§ **Input data**:
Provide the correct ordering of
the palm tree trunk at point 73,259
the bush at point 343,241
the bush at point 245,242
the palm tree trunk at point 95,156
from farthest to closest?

§ **Exercise brief**: Output every line of the records above as a numbered list, skipping any blank lines.

§ **Task solution**:
1. Provide the correct ordering of
2. the palm tree trunk at point 73,259
3. the bush at point 343,241
4. the bush at point 245,242
5. the palm tree trunk at point 95,156
6. from farthest to closest?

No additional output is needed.